§ Document text:
# Maths again Exponential expansion

Peter Pedant | 08:40 Wed 04th Jan 2012 | Science
the question is

find a and b in termns of n if the expansions of (1+x)n and exp ( ax/(1+bx)) are the same up to x2

(1+x)n is easyy 1 +nx + n(n-1)/2! x2 etc

but the exponent : 1 + ax/1+bx + a2x2/(1+bx)2/2!...

still doesnt give ascending powers of x
so I am not able to equate and compare coefficients

If you look again carefully you will see that it is correct. Here is a link to a pdf file which shows how it works very clearly:
11:16 Fri 06th Jan 2012
http://www.efunda.com...xp_log/series_exp.cfm

sorry ignore that I misunderstood what you were asking
I think you need to equate the coefficients in what you have so ignoring 1

nx= ax/(1+bx)
giving n=a/(1+bx)
(1+bx)=a/n

and
n(n-1)/2!=(a²x²/(1+bx)²)/2!

and solve simultaneously
I think you should solve it this way:
Write ax/(1+bx) as ax(1+bx)^-1 and expand as
ax(1-bx+b^2x^2+terms in x^3 or above)
so exp(ax(1-bx+b^2x^2+terms in x^3 or above)) is:
1+ax(1-bx+b^2x^2+terms in x^3 or above)+a^2x^2(1-bx+b^2x^2+terms in x^3 or above)^2
=1+ax-abx^2+a^2x^2+terms in x^3 or above.

§ Supplied material:

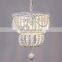 Bedroom Chandelier Wooden Bead Lamp Personality Net Celebrity Drop Pendant Light
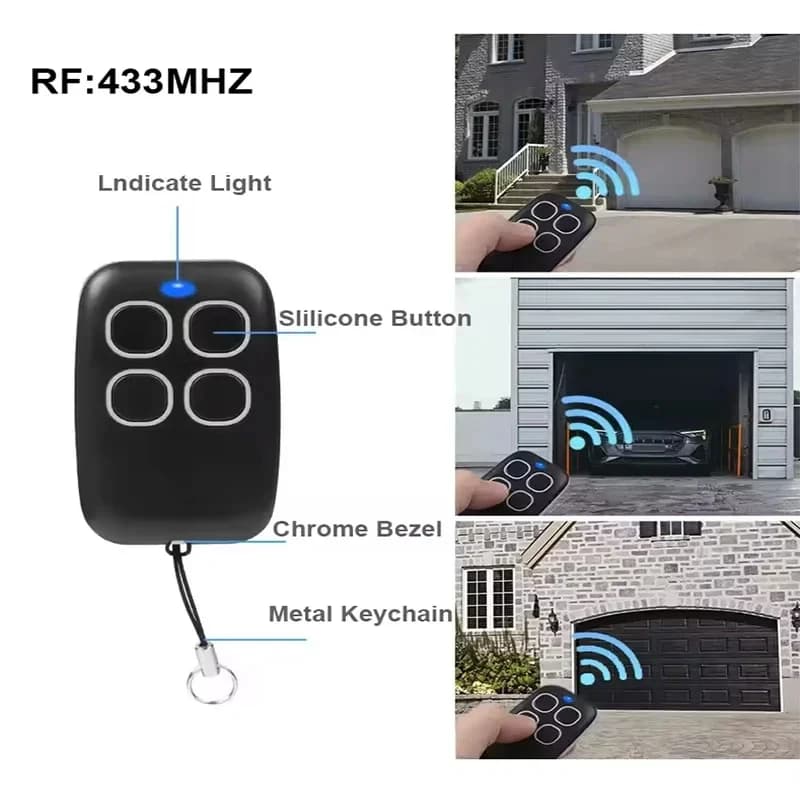 Duplicateur de télécommande RF pour porte de Garage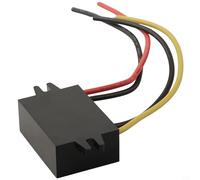 Niceminiwall Convertitore da CC 12 V a 5 V da CC a CC, riduttore di tensione step-down con opzioni di uscita 3A 5A 10A, regolatore compatto ed efficiente per strisce LED, (da 24 V a 5 V10A2S)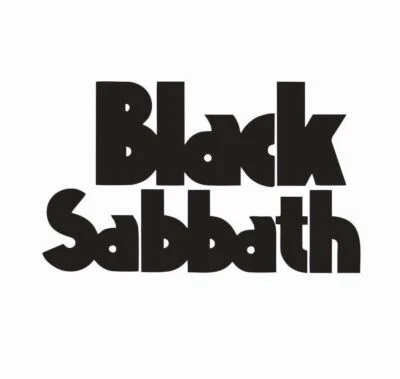 UFC Black Sabbath Music Band Vinyl Die Cut Car Decal Sticker FREE SHIPPING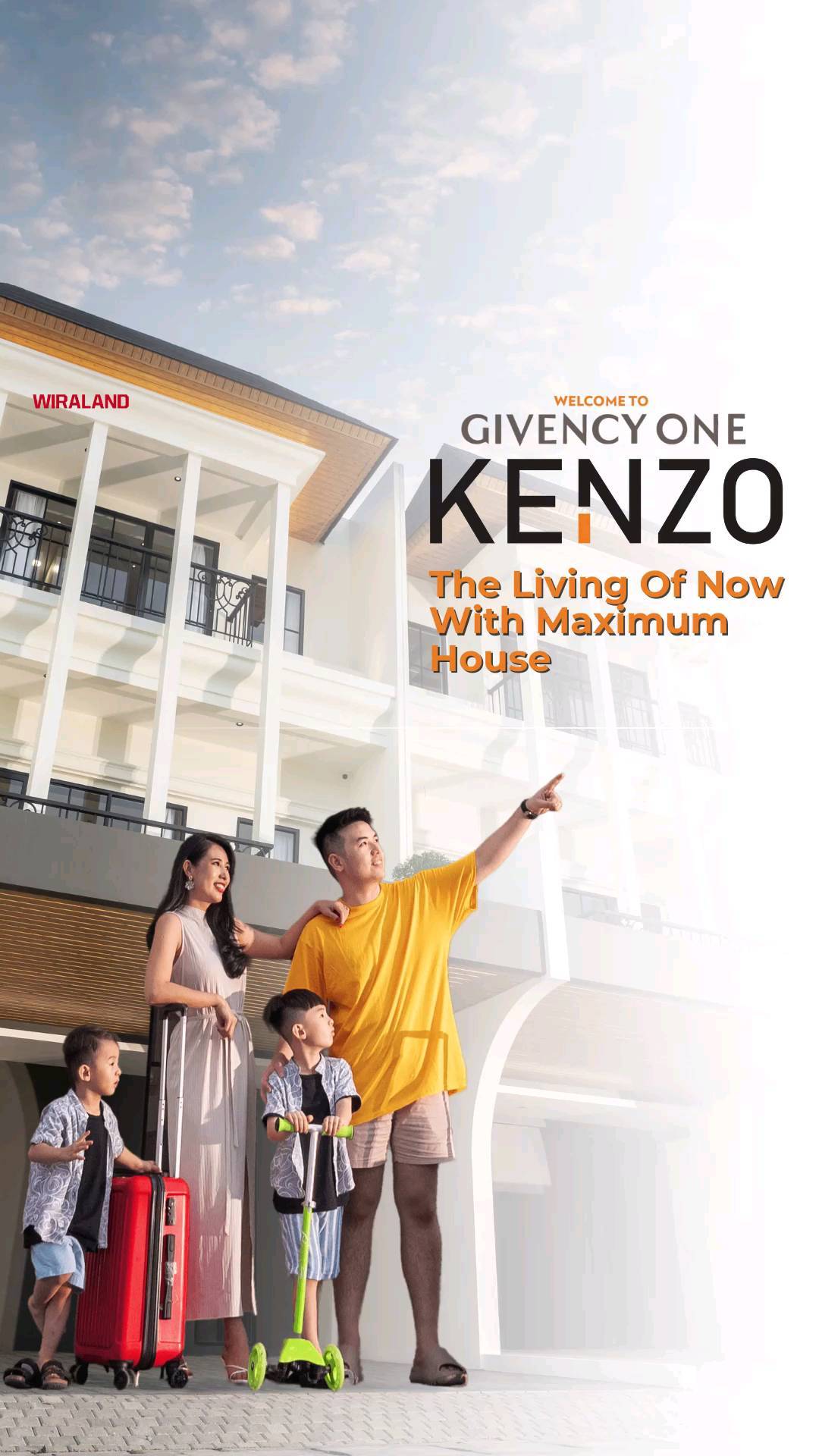 GIVENCY ONE,  KENZO “THE LIVING OF NOW WITH MAXIMUM HOUSE” RUMAH DESAIN KHUSUS UNTUK WORK FROM/AT HOME

Mengusung desain modern classic dari arsitek ternama, KENZO "The living of now with maximum house" dirancang khusus untuk mendukung kegiatan work from/at home.

Terletak di perumahan mewah Givency One, dengan lokasi yang strategis dan fasilitas eksklusif seperti Danau, Gazebo, Clubhouse, Kolam Renang, Lapangan Basket dan Keamanan 24 Jam, hunian yang tentu saja membuat bangga penghuninya. GIVENCY ONE "COME HOME WITH PRIDE"

Kunjungi rumah contoh KENZO sekarang!

@Givency.one @wiralandproperty

 : Jl. Gaperta Ujung, Medan
 : 0853 7300 8800
🌐 : GivencyOne.com

#Wiraland​ #RumahMilenial​ #RumahMinimalis​ #ModernMinimalis​ #ModernArchitecture​ #RumahDPMurah​ #RumahKeren​  #RumahMedan​ #PropertiMedan​ #PropertiIndonesia​ #PropertyIndonesia​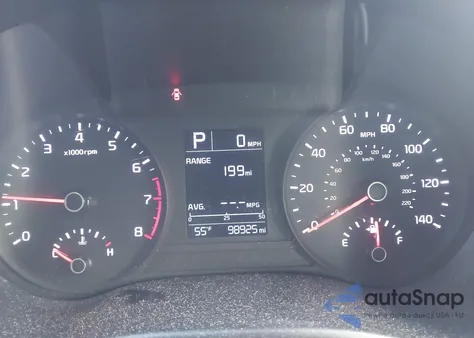 2019 Kia Rio 5-Door S z USA, uszkodzony, nr VIN 3KPA25AB8KE209900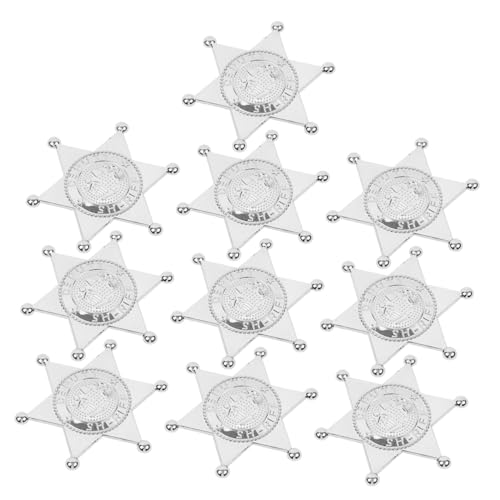 Ciieeo 10 Stück Deko Kostüm Zubehör für Cosplay Geburtstagsfeiern und Partys aus Leichtem und Sicherem Kunststoff Wiederverwendbar und Langlebig für Rollenspiele von Ciieeo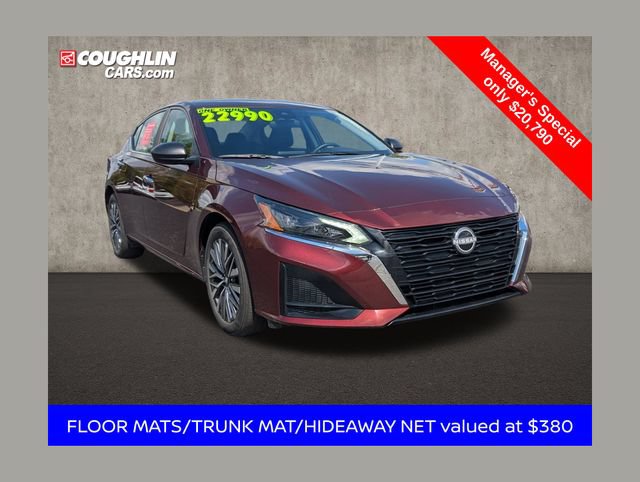 Certified 2025 Nissan Altima 2.5 SV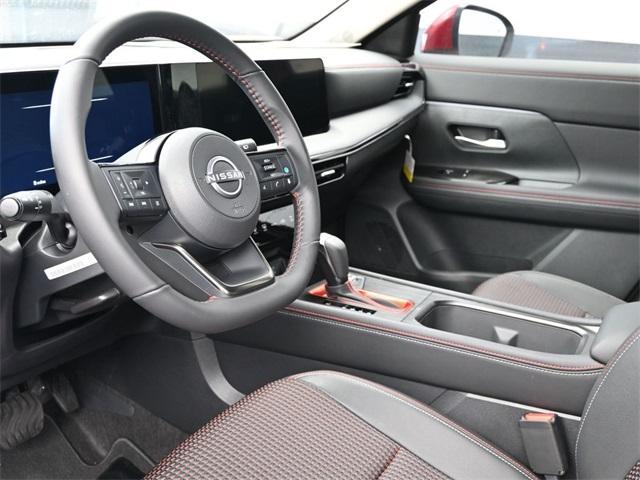 new 2025 Nissan Kicks car, priced at $28,900
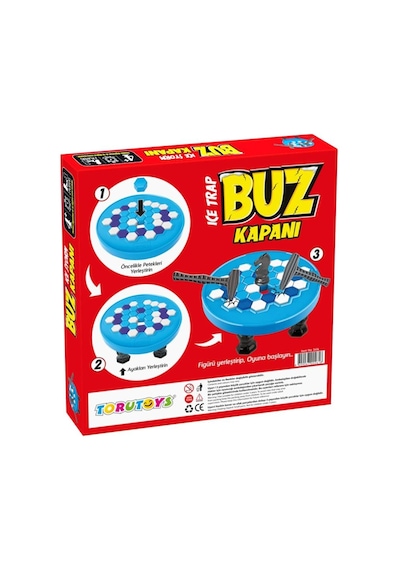 Mey İthalat Toru Buz Kapanı Oyunu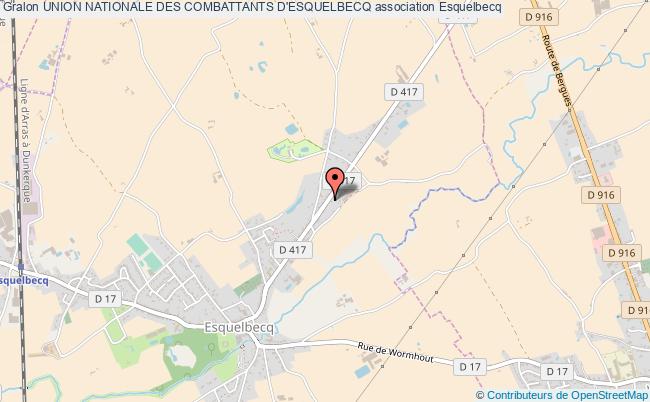 UNION NATIONALE DES COMBATTANTS D'ESQUELBECQ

§ Tasks for this exercise:
(a) Please answer these questions about the exponential expansion thread:
(i) Who posted the question, and under which category?
(ii) Up to which power of x must the two expansions be the same?
(iii) In the second suggested method, what is ax/(1+bx) written as before it is expanded?
Mark your answers (i), (ii), (iii), one per line.
(b) Extend the exponential expansion thread, starting right after its final line.

§ Written answers:
(a)
(i) Peter Pedant, under Science.
(ii) Up to x2 (x squared).
(iii) ax(1+bx)^-1.

(b)
If the x terms and x^2 terms in this series must be the same as those of
(1+x)^n=1+nx+n(n-1)x^2+terms in x^3 or above, then
a=n and n^2-nb=n(n-1)/2, so b=(n+1)/2 as long as n is not equal to 0.
You can see that this works for n=1 giving a=1 and b=1
and for n=2 giving a=2 and b=3/2
Sorry, the third line from the bottom should say ...b=1/2 as long as..., NOT b=(n+1)/2.
So a=n and b=1/2. So b does not depend on n.
This checks out OK if you try n=1 and n=2.
Question Author
many thanks all who tried
Are you happy with my solution?
Question Author
I didnt want to say
No because the only expansion is exp ax
and the other bit 1-bx never gets expanded

I thought it might involve two infinite expansions multiplying and expressing it up to x2 and throwing the rest away

but thanks anyway
If you look again carefully you will see that it is correct. Here is a link to a pdf file which shows how it works very clearly:
Peterpedant wrote:
"I thought it might involve two infinite expansions multiplying and expressing it up to x2 and throwing the rest away"
That is exactly what my solution does. If you follow the link you will see examples of how it works.
Question Author

ALSO - you know I anwered this q in 1968 and got it out but couldnt remember how I had done it

also in getting me to think about it -for which I thank you - I saw that the alternative is to expand exp (ax(1-bx) to exp (ax - abx2) as exp(ax)exp(-abx2) as
(1+ax +a2x2/2.......)(1-abx2/2......) which lead to the same exp when multiplied out viz....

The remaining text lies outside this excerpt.